Figure 1a demonstrates that pro-inflammatory cytokines CCL2, CXCL10 and IL-18 are expressed at readily detectable levels in vivo in all of the individuals examined and can serve as readily detectable plasma biomarkers in healthy human populations. When comparing fresh plasma with that from the same individuals after zero, one, or five F/T cycles (see “Methods” section), there was no detectable impact on the concentrations measured. Similarly, CXCL8, TNFα and IL-6 values in never frozen plasma versus 5 × F/T samples were indistinguishable (p > 0.05) in paired longitudinal analyses (Fig. 1b).
Fig. 1

Initial freezing, and up to five total freeze/thaw cycles, does not alter the levels of pro-inflammatory cytokines and chemokines in plasma.
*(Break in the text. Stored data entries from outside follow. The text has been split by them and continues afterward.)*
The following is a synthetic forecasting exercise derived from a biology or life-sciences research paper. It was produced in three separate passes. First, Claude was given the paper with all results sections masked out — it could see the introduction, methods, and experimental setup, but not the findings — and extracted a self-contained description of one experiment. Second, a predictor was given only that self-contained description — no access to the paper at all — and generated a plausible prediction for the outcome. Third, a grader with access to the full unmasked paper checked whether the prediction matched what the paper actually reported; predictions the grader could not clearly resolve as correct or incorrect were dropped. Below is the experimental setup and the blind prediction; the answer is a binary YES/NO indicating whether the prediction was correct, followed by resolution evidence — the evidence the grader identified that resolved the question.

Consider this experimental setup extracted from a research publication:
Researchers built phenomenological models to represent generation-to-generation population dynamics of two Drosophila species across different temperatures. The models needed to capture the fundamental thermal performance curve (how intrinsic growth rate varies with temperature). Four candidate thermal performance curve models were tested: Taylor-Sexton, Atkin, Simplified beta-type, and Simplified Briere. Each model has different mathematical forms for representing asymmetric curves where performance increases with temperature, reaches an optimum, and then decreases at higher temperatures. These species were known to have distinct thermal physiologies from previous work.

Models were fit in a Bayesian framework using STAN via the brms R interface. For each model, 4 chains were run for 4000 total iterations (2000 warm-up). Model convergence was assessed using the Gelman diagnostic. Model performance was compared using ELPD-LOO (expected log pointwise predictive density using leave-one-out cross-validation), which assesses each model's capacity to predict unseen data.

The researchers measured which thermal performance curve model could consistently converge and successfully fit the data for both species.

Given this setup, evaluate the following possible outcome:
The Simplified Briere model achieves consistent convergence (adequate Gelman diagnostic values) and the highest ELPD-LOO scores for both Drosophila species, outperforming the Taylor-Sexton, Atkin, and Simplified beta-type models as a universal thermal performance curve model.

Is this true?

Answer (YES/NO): NO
Each symbol represents an independent sample from a separate individual. Medians and p values from Wilcoxon matched pairs analyses are shown

Endogenous controls of inflammation, such as anti-inflammatory cytokines and immune response modifiers, are pivotal yet are typically underrepresented in human studies of inflammation. Figure 2 reveals three points. Unlike pro-inflammatory biomarkers such as IL-6 and TNFα, where many healthy individuals exhibit extremely low levels, IL-10, sTNF-RII and IL-1Ra are readily detected in plasma of most individuals, hence can be readily measured in cohort studies. Secondly, an initial F/T cycle, virtually inevitable in practice, does not alter the results obtained upon analysis. These data are also presented in before/after plots (Additional file 1: Figure S1) to facilitate intra-individual comparisons. Finally, particularly important for studies where hundreds or thousands of samples require assessment, up to five F/T cycles had minimal impact on the levels measured.
Fig. 2

Plasma anti-inflammatory biomarkers are stable despite repeated freeze/thaw cycles

A single exception was found among the 14 biomarkers examined. sTNF-RII differed when comparing 1× versus 5× F/T cycles (medians 1516 vs. 1470 pg/mL, a 3% increase, p = 0.002). We note that comparison of never frozen plasma and 5× F/T was not significant (medians 1470 vs. 1516 pg/mL, p = 0.14). For context, the 3% difference seen comparing one and five F/T cycles contrasts with the 770% range (560–4365 pg/mL) in the population. Thus, while the 1× versus 5× F/T is statistically significant (if it had not been corrected for multiple comparisons, as would normally be performed), the biological relevance of a median 3% error in analysis elicited by freezing and thawing is minor in comparison to a 7.7 fold range in the population.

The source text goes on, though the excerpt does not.